WHAT THIS TASK INVOLVES: Print the records below word for word, beginning with the line that contains "In the visible" and ending with the last line of the records.

Questions concerning scene geometry
__________
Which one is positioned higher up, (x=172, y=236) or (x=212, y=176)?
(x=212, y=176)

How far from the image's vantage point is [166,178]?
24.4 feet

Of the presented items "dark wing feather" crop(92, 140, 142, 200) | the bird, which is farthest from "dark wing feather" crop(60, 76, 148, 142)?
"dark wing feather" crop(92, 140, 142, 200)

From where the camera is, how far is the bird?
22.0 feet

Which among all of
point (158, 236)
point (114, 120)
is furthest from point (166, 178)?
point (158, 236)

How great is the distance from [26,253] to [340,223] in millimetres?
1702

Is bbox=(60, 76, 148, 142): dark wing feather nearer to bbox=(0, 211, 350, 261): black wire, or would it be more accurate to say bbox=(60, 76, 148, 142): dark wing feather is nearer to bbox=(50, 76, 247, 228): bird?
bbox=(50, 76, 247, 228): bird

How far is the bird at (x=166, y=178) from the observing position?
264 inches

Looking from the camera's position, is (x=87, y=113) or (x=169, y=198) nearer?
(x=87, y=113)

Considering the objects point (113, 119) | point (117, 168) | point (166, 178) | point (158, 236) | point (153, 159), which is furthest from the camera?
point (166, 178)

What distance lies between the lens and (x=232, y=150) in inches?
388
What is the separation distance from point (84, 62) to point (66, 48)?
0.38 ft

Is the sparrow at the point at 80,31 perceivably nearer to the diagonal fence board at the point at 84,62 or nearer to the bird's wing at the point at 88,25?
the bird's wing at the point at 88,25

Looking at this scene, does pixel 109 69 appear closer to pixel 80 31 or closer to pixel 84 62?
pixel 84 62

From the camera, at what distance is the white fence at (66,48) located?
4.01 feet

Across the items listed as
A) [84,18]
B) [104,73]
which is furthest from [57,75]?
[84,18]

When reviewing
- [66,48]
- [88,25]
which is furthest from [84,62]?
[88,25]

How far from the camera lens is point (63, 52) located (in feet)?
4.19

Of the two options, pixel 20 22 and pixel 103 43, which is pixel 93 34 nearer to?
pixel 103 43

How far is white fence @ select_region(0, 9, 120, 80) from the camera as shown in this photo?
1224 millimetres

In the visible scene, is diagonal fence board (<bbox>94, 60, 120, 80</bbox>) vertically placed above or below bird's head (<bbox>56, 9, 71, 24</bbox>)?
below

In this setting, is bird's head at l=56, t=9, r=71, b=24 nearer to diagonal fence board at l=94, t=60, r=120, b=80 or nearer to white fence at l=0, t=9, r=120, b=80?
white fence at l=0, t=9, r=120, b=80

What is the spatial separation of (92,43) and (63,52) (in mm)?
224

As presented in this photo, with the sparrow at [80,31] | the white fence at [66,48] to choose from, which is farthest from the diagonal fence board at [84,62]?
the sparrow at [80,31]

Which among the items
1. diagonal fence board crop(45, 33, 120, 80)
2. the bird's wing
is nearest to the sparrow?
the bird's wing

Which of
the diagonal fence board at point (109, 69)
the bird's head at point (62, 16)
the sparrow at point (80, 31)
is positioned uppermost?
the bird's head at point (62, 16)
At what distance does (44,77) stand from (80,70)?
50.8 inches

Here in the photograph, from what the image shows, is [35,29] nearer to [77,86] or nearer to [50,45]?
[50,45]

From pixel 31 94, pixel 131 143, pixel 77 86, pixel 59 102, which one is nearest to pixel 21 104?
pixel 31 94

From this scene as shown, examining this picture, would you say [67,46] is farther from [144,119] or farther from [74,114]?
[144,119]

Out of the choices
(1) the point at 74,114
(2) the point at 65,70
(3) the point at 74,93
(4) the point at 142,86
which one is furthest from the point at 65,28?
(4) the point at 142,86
__________
TASK RESPONSE:
In the visible scene, is diagonal fence board (<bbox>94, 60, 120, 80</bbox>) vertically placed above or below bird's head (<bbox>56, 9, 71, 24</bbox>)?
below

In this setting, is bird's head at l=56, t=9, r=71, b=24 nearer to diagonal fence board at l=94, t=60, r=120, b=80 or nearer to white fence at l=0, t=9, r=120, b=80?
white fence at l=0, t=9, r=120, b=80

What is the spatial separation of (92,43) and (63,52) (in mm)?
224

As presented in this photo, with the sparrow at [80,31] | the white fence at [66,48] to choose from, which is farthest from the diagonal fence board at [84,62]?
the sparrow at [80,31]

Which among the items
1. diagonal fence board crop(45, 33, 120, 80)
2. the bird's wing
is nearest to the sparrow?
the bird's wing

Which of
the diagonal fence board at point (109, 69)
the bird's head at point (62, 16)
the sparrow at point (80, 31)
is positioned uppermost?
the bird's head at point (62, 16)
At what distance does (44,77) stand from (80,70)?
50.8 inches

Here in the photograph, from what the image shows, is [35,29] nearer to [77,86] or nearer to [50,45]?
[50,45]

From pixel 31 94, pixel 131 143, pixel 77 86, pixel 59 102, which one is nearest to pixel 21 104?
pixel 31 94

From this scene as shown, examining this picture, would you say [67,46] is farther from [144,119] or farther from [74,114]?
[144,119]

Out of the choices
(1) the point at 74,114
(2) the point at 65,70
(3) the point at 74,93
(4) the point at 142,86
which one is furthest from the point at 65,28?
(4) the point at 142,86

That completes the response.